Z Wikiźródeł, wolnej biblioteki
Ta strona została uwierzytelniona.

— Czy wolno wiedzieć, w jaki sposób pozyskał pan ufność tego dzikiego chłopa?…
— Dzięgla? — spytał rejent. — W bardzo prosty sposób. Naprzód — nigdy go nie oblagowywałem, co niekiedy trafia się panom z inteligencji… A powtóre — w stosunkach z nim i wogóle z chłopami nigdy nie narzucałem moich upodobań, lecz zawsze starałem się służyć ich własnym interesom.
Dzięglowi naprzykład, raz dałem garniec dobrych kartofli do sadzenia… Drugi raz ostrzegłem go, ażeby nie kupował ziemi od aferzystów… Innym razem moja córka wyleczyła Dzięglową z febry… A przy każdej sposobności powtarzam każdemu chłopu: im więcej włożysz w ziemię nawozu i pracy, tem większe będziesz miał dochody…
— A moralnego wpływu pan rejent nie stara się wywierać na nich? — spytałem.
— Pan myśli, że wskazywanie chłopu drogi do dobrobytu to wpływ niemoralny?

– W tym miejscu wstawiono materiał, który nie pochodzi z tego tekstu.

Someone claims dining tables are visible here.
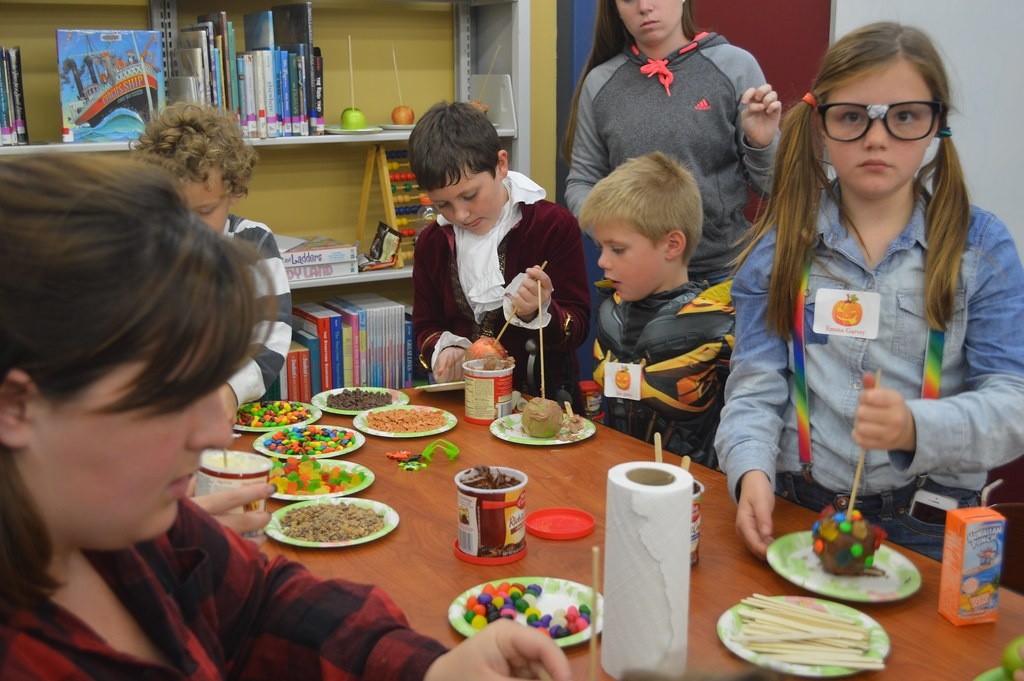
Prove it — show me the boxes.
[193,379,1024,681]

Proszę pana — mówił, kiwając głową — z długoletniej praktyki mogę zapewnić, że gdy chłop nie lęka się głodu, ma porządną chatę i coś niecoś gotowizny, to zaraz prenumeruje „Gazetę Świąteczną“ albo „Zorzę,“ kształci dzieci i staje się tak dobrym obywatelem jak my dwaj… Wprawdzie nie deklamuje, nie blaguje, ale obywatelem jest.
Nagle poczciwy rejent zaczął znowu klaskać w ręce i zawołał:
— Stacja!… patrz pan, nasza stacja!… Walek dostanie ode mnie złotówkę a Jędrek dwadzieścia groszy…
Słuchając tych wykrzykników, nie mogłem opanować zdziwienia.
— Pan rejent zawsze jest tak… wzruszony w podróży?… — zapytałem.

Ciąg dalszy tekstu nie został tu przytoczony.